With the increase in social media use in sport, there has also been a dramatic change in the nature of the relationship between athletes and their fans. Social media has closed the gap between fans and athletes and opened up a direct channel of communication. In the words of Eric Adelson:

‘A retweet from a sports star is the new autograph, accessible (at least in theory) to a fan who can’t get anywhere near a game’. 

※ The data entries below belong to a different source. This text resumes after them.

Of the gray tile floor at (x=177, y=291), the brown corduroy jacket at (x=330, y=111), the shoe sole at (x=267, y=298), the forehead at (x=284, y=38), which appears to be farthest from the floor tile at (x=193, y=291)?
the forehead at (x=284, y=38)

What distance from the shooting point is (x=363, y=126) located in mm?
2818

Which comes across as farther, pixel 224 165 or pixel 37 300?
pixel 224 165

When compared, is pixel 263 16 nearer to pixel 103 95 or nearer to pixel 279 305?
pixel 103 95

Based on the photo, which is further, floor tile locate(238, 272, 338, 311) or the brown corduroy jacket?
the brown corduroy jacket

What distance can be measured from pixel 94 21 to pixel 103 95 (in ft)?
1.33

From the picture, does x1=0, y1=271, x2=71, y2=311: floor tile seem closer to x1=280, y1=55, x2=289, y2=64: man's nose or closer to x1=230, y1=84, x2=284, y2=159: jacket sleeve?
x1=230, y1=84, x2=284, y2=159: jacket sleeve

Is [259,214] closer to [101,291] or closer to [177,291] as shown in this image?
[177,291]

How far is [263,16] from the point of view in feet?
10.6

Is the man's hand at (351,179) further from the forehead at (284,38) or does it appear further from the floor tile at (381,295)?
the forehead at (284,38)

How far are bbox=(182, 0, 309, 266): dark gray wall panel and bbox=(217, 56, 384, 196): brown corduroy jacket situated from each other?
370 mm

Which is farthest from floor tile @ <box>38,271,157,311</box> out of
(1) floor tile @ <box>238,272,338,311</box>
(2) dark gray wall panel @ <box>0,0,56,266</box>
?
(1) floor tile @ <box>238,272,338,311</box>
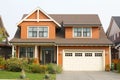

The question we now have to ask as PR practitioners, is how do we ensure that the new channel of communication fosters a positive conversation?

Positive effects

Players, as well as coaches, now have personal social media accounts, which not only promote themselves as a person, but also their brand and their club. Social media now provides easy access for fans, essentially humanising the athlete and facilitating a conversation like never before. This provides a PR opportunity to engage with fans and foster communication, boosting their popularity and consequentially, their brand. As Nick Marvin states, ‘Fans feel exclusive, special, when sporting administrators communicate with them in social networks’.


Fremantle Football club uses social media to encourage fans to ‘join the conversation’

A prime example of a club using social media to directly communicate with their fans can be seen in the case of the New Jersey Devils ice hockey team.  Here, the team answered the question ‘who better to engage the club’s fans on social media than themselves?’

Negative effects

Although social media often has a positive affect, it also provides easy access for those who are not fans of the particular athlete, and allows them to target them in a way that lets the whole world see. There is also the possibility that an athlete might wander into dangerous territory though promoting their sponsor’s products and/or services. If a fan perceives the athletes posts to be scripted or constructed, this could lead to a backlash, and a distrust of the athlete and the brand.


Fan’s may use social media such as twitter during a sporting match to express their negativity towards a certain player or team

In order to avoid the negative effects of social media, PR practitioners need to ensure they have strategies in place, as outlined by Sports Geek, as Sean Callanan. To allow positive conversation to thrive, they need to ensure players only post genuine and appropriate content. As for negative comments from fans, they can only monitor those and endeavour to respond in a efficient and effective way which minimises the potential impact.